By analyzing existing cross correlation between Plum Acquisition Corp and Visa Class A, you can compare the effects of market volatilities on Plum Acquisition and Visa and check how they will diversify away market risk if combined in the same portfolio for a given time horizon. You can also utilize pair trading strategies of matching a long position in Plum Acquisition with a short position of Visa. Check out your portfolio center. Please also check ongoing floating volatility patterns of Plum Acquisition and Visa.
Diversification Opportunities for Plum Acquisition and Visa
0.88 | Correlation Coefficient |
Very poor diversification
The 3 months correlation between Plum and Visa is 0.88. Overlapping area represents the amount of risk that can be diversified away by holding Plum Acquisition Corp and Visa Class A in the same portfolio, assuming nothing else is changed. The correlation between historical prices or returns on Visa Class A and Plum Acquisition is a relative statistical measure of the degree to which these equity instruments tend to move together. The correlation coefficient measures the extent to which returns on Plum Acquisition Corp are associated (or correlated) with Visa. Values of the correlation coefficient range from -1 to +1, where. The correlation of zero (0) is possible when the price movement of Visa Class A has no effect on the direction of Plum Acquisition i.e., Plum Acquisition and Visa go up and down completely randomly.

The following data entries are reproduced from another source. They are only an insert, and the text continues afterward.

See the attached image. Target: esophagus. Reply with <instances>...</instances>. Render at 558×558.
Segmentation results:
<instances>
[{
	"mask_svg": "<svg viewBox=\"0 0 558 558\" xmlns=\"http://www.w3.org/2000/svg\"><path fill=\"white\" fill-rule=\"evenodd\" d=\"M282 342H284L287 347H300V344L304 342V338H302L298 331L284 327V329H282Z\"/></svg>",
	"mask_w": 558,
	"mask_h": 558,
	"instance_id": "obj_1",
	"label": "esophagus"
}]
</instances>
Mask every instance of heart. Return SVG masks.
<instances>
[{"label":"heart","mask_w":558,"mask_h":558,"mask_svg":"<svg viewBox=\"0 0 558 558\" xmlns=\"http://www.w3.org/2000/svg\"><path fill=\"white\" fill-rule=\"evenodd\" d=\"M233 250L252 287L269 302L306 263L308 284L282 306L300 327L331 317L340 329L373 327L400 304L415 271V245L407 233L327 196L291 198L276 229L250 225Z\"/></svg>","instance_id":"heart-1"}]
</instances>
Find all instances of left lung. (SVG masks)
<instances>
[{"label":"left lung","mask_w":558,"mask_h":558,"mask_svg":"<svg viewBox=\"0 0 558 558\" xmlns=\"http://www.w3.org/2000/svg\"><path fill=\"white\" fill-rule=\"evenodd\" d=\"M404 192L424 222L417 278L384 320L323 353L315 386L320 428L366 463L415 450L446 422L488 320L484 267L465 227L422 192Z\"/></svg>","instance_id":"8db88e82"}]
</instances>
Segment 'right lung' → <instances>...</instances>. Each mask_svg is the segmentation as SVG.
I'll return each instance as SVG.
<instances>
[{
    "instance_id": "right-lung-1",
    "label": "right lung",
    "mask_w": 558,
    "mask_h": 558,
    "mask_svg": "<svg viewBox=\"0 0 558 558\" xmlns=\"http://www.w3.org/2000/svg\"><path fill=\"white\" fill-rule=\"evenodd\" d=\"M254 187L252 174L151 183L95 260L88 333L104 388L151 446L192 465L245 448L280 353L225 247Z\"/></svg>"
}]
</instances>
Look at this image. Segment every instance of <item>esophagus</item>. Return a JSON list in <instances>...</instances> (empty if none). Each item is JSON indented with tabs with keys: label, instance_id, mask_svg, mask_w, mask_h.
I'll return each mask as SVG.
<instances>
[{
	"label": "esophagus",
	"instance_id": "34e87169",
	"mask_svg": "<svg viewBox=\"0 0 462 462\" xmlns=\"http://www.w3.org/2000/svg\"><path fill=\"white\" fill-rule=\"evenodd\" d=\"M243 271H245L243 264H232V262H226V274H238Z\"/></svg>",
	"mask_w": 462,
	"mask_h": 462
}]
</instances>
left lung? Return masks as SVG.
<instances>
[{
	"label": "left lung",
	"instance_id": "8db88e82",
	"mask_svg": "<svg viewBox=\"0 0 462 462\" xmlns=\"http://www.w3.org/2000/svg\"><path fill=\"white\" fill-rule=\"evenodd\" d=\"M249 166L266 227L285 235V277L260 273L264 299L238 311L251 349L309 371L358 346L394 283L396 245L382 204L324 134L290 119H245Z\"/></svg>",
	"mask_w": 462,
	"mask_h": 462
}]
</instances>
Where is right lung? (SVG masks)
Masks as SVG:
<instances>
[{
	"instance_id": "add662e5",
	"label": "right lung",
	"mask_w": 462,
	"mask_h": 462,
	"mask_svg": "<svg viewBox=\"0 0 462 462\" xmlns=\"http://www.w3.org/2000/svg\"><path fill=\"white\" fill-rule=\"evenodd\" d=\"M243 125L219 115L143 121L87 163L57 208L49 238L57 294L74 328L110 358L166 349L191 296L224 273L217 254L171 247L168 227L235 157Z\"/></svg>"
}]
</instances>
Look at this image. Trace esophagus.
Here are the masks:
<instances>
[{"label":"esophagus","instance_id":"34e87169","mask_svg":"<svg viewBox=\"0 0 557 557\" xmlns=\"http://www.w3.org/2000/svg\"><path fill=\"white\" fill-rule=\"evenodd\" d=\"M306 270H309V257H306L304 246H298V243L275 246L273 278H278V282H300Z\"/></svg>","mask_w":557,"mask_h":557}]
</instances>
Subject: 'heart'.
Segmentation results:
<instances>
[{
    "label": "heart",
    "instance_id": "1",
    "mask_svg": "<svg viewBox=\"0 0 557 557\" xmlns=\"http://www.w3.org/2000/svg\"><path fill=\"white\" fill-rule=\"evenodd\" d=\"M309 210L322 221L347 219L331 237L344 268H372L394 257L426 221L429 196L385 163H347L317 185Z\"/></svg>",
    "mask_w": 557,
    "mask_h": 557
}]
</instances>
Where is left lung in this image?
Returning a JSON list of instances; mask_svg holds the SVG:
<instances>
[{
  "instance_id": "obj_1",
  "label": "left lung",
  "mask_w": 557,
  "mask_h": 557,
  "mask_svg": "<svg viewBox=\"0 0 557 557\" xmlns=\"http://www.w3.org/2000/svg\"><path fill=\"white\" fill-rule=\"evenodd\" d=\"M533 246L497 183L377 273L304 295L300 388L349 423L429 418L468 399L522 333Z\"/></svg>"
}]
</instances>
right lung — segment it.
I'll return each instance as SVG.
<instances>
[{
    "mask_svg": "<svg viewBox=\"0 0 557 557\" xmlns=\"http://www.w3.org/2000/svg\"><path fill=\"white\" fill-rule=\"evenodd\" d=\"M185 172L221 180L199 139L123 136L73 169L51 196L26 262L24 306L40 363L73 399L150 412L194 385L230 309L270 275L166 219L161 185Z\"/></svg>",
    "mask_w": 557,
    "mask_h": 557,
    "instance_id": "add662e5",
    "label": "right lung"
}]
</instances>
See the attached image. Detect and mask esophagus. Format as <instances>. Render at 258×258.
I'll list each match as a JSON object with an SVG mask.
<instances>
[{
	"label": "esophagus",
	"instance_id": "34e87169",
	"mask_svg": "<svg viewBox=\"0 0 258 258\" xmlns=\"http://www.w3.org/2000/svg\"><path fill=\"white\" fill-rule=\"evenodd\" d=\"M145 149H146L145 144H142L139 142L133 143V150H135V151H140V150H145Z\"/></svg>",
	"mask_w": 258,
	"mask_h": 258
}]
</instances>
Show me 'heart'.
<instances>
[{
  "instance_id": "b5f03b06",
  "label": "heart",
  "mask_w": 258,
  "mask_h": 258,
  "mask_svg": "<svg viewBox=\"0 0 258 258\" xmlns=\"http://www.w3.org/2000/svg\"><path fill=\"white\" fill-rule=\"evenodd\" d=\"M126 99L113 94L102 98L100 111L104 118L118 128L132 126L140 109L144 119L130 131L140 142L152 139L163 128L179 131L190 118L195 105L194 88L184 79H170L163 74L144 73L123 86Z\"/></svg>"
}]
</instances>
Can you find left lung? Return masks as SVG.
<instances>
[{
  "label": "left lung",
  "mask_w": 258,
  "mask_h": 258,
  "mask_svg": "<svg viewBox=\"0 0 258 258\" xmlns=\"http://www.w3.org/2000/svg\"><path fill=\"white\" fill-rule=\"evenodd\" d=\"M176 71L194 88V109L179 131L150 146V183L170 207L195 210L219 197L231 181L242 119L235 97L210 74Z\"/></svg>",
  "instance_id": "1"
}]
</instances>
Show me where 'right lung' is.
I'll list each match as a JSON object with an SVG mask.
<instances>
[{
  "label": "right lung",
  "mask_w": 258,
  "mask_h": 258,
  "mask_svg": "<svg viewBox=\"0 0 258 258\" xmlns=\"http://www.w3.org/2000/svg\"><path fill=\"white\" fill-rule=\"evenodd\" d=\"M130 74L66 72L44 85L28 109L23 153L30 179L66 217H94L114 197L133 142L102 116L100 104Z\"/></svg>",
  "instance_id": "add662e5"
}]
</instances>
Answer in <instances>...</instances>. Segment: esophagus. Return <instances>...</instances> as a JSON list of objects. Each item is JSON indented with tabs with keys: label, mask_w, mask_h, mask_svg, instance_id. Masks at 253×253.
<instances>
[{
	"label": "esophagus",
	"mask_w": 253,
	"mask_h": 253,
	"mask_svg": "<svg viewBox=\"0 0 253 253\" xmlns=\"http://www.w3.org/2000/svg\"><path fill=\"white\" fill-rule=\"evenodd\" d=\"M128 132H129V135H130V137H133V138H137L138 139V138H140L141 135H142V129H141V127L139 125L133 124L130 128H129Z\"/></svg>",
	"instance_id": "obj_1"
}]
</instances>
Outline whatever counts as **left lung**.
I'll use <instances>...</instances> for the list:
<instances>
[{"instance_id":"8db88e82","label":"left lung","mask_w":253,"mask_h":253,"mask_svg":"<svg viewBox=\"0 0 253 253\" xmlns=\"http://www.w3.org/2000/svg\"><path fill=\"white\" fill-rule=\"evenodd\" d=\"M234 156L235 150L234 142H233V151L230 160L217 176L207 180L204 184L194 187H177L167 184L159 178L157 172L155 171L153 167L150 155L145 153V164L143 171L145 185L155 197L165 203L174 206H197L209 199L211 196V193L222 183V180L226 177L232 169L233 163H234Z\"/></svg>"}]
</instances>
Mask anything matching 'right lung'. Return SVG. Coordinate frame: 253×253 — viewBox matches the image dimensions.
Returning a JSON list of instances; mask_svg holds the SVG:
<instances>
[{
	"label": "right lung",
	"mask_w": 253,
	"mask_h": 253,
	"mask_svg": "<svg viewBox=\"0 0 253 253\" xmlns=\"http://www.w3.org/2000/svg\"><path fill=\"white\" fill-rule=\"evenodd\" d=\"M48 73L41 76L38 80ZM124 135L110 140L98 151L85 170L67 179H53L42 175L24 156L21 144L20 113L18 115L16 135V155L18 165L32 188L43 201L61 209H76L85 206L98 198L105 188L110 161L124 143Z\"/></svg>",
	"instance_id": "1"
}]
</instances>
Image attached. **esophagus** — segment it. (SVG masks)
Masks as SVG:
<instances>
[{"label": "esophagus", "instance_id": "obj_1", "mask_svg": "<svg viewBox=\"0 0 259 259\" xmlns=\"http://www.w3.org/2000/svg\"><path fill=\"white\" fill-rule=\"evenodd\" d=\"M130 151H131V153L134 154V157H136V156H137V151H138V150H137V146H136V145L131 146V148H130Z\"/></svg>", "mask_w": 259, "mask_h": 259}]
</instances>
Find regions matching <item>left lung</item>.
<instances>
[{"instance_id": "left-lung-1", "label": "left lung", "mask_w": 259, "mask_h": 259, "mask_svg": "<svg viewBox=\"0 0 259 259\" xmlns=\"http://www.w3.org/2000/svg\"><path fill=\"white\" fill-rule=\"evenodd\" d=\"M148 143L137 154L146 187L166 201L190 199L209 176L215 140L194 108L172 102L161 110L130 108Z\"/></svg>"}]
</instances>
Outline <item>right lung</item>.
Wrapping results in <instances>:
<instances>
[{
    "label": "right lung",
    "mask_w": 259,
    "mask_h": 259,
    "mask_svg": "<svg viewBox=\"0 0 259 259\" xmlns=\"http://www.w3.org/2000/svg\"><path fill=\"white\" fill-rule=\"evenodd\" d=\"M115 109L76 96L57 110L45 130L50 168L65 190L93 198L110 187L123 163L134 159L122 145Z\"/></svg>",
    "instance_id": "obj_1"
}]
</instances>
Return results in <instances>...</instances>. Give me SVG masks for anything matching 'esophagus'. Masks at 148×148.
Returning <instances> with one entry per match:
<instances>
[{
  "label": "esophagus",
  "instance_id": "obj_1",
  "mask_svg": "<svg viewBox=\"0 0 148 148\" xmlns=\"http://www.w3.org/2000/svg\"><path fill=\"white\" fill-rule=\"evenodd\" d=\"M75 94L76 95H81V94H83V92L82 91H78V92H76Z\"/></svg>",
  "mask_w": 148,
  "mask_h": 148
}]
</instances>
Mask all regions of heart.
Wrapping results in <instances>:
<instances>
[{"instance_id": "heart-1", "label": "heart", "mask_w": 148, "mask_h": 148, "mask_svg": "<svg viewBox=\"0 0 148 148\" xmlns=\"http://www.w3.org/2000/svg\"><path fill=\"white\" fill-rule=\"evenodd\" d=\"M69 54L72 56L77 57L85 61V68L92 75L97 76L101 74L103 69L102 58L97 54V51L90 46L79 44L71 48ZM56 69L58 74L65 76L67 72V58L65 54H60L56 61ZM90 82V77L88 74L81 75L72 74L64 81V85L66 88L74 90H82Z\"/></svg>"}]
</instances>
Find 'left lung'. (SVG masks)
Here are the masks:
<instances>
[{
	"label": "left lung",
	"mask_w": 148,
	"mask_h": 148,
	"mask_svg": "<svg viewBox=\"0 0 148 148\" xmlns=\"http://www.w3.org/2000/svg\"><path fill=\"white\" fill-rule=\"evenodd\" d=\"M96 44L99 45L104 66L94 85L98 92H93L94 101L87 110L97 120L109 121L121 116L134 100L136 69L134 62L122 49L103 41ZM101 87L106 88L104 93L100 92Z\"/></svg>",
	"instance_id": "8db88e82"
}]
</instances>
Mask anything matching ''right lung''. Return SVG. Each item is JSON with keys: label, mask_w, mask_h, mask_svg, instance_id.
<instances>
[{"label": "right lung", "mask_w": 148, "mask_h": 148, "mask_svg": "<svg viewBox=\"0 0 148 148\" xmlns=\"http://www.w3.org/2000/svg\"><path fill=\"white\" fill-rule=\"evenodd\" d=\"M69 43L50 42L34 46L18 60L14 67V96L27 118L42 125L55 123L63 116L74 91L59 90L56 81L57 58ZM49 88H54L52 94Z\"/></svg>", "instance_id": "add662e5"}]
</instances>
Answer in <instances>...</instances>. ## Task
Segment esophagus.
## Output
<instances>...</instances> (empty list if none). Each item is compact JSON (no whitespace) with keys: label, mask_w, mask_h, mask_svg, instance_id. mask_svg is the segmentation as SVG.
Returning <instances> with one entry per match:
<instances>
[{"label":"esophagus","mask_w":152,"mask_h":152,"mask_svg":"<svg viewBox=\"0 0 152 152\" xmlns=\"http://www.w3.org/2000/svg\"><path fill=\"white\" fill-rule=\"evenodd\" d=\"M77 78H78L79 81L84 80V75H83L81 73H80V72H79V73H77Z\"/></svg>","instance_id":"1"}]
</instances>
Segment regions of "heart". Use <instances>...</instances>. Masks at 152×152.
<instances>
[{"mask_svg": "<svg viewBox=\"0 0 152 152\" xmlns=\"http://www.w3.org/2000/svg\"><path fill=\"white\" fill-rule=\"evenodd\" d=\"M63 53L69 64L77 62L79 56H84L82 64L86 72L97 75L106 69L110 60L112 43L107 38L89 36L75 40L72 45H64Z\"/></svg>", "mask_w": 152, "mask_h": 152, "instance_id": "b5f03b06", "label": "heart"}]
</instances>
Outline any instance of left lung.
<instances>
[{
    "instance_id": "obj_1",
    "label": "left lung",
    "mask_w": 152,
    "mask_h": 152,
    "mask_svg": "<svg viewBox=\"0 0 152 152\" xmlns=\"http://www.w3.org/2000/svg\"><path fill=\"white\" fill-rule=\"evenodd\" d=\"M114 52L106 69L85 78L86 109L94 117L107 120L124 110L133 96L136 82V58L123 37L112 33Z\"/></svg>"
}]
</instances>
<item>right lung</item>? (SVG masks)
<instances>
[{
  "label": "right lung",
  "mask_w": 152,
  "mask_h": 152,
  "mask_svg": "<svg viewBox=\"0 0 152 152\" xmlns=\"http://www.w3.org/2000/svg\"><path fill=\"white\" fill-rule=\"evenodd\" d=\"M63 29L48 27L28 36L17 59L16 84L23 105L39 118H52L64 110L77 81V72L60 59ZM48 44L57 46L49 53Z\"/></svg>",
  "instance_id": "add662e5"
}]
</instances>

Pair Corralation between Plum Acquisition and Visa
Given the investment horizon of 90 days Plum Acquisition is expected to generate 12.18 times less return on investment than Visa. But when comparing it to its historical volatility, Plum Acquisition Corp is 3.32 times less risky than Visa. It trades about 0.04 of its potential returns per unit of risk. Visa Class A is currently generating about 0.16 of returns per unit of risk over similar time horizon. If you would invest 30,739 in Visa Class A on September 21, 2024 and sell it today you would earn a total of 1,032 from holding Visa Class A or generate 3.36% return on investment over 90 days.
Time Period | 3 Months [change] |
Direction | Moves Together |
Strength | Strong |
Accuracy | 100.0% |
Values | Daily Returns |
Plum Acquisition Corp vs. Visa Class A
Performance |
Timeline |
Plum Acquisition Corp |
Visa Class A |
Plum Acquisition and Visa Volatility Contrast
Predicted Return Density |
Returns |
Pair Trading with Plum Acquisition and Visa
The main advantage of trading using opposite Plum Acquisition and Visa positions is that it hedges away some unsystematic risk. Because of two separate transactions, even if Plum Acquisition position performs unexpectedly, Visa can make up some of the losses. Pair trading also minimizes risk from directional movements in the market. For example, if an entire industry or sector drops because of unexpected headlines, the short position in Visa will offset losses from the drop in Visa's long position.Plum Acquisition vs. Grupo Televisa SAB | Plum Acquisition vs. Western Digital | Plum Acquisition vs. Vindicator Silver Lead Mining | Plum Acquisition vs. Forsys Metals Corp |
Check out your portfolio center.Note that this page's information should be used as a complementary analysis to find the right mix of equity instruments to add to your existing portfolios or create a brand new portfolio. You can also try the Bonds Directory module to find actively traded corporate debentures issued by US companies.